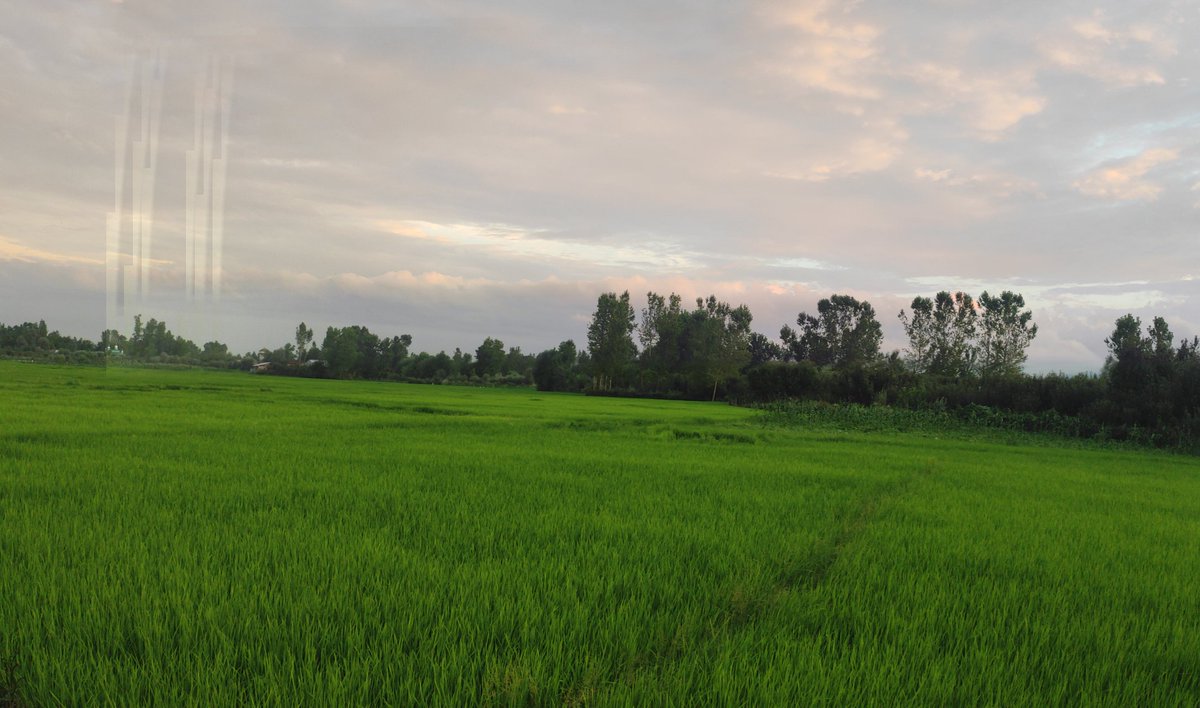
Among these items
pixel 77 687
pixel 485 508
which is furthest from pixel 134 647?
pixel 485 508

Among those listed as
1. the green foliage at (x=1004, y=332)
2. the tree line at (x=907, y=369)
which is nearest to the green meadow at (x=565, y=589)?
the tree line at (x=907, y=369)

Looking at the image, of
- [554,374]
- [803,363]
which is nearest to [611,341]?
[554,374]

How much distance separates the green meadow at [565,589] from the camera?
8.05ft

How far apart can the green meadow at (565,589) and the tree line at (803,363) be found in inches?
717

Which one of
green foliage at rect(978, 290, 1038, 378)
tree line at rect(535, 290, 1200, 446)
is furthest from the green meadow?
green foliage at rect(978, 290, 1038, 378)

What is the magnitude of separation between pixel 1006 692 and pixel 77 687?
3.65 metres

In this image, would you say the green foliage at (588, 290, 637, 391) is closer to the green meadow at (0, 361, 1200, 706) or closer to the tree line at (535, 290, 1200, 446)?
the tree line at (535, 290, 1200, 446)

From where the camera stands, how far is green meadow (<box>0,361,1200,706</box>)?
8.05ft

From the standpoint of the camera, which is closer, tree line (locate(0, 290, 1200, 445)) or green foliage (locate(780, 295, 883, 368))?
tree line (locate(0, 290, 1200, 445))

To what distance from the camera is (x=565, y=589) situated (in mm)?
3449

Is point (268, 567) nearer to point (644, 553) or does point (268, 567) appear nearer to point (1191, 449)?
point (644, 553)

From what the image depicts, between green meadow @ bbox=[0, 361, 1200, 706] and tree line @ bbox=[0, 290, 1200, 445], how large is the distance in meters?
18.2

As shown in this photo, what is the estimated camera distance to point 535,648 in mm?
2699

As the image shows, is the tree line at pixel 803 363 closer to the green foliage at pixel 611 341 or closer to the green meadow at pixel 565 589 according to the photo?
the green foliage at pixel 611 341
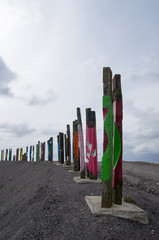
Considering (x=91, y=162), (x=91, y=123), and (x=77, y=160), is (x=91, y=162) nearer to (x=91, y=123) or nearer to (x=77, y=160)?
(x=91, y=123)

___

Rewrite all of the lines above, replacing "green meadow" with "grassy field" wherever it occurs and leaving everything else unchanged. Omit the pictures from your answer.

- Task answer
Among these items
pixel 77 687
pixel 485 508
which is furthest from pixel 134 647?
pixel 485 508

Among those listed as
1. the green foliage at (x=1004, y=332)
2. the tree line at (x=907, y=369)
which is nearest to the grassy field at (x=565, y=589)?
the tree line at (x=907, y=369)

Looking at the image, of
- [554,374]
- [803,363]
which is nearest to [611,341]?
[554,374]

How much distance separates the grassy field at [565,589] from the camera?
8.05ft

How far apart can the grassy field at (565,589) and the tree line at (803,363) be found in inches?
717

Which one of
green foliage at rect(978, 290, 1038, 378)
tree line at rect(535, 290, 1200, 446)
is furthest from the grassy field?
green foliage at rect(978, 290, 1038, 378)

What is the magnitude of separation between pixel 1006 692 and pixel 77 687?
3.65 metres

In this image, would you say the green foliage at (588, 290, 637, 391) is closer to the grassy field at (0, 361, 1200, 706) or closer to the tree line at (535, 290, 1200, 446)?
the tree line at (535, 290, 1200, 446)

From where the camera stands, how far is grassy field (<box>0,361,1200,706</box>)?
8.05ft

From the standpoint of the camera, which is closer, tree line (locate(0, 290, 1200, 445)) or green foliage (locate(780, 295, 883, 368))?
tree line (locate(0, 290, 1200, 445))

To what distance from the camera is (x=565, y=589) situated (in mm)?
3449

Is point (268, 567) nearer to point (644, 553) or does point (268, 567) appear nearer to point (1191, 449)?
point (644, 553)

From what the image depicts, between grassy field @ bbox=[0, 361, 1200, 706] and tree line @ bbox=[0, 290, 1200, 445], how large is the distance in meters?
18.2

As shown in this photo, what is the estimated camera distance to point 535,648 in mm?
2699

As the image shows, is the tree line at pixel 803 363 closer to the green foliage at pixel 611 341 or closer to the grassy field at pixel 565 589 according to the photo?
the green foliage at pixel 611 341
Considering (x=91, y=162), (x=91, y=123), and (x=77, y=160), is (x=91, y=162) nearer to (x=91, y=123) or nearer to (x=77, y=160)?
(x=91, y=123)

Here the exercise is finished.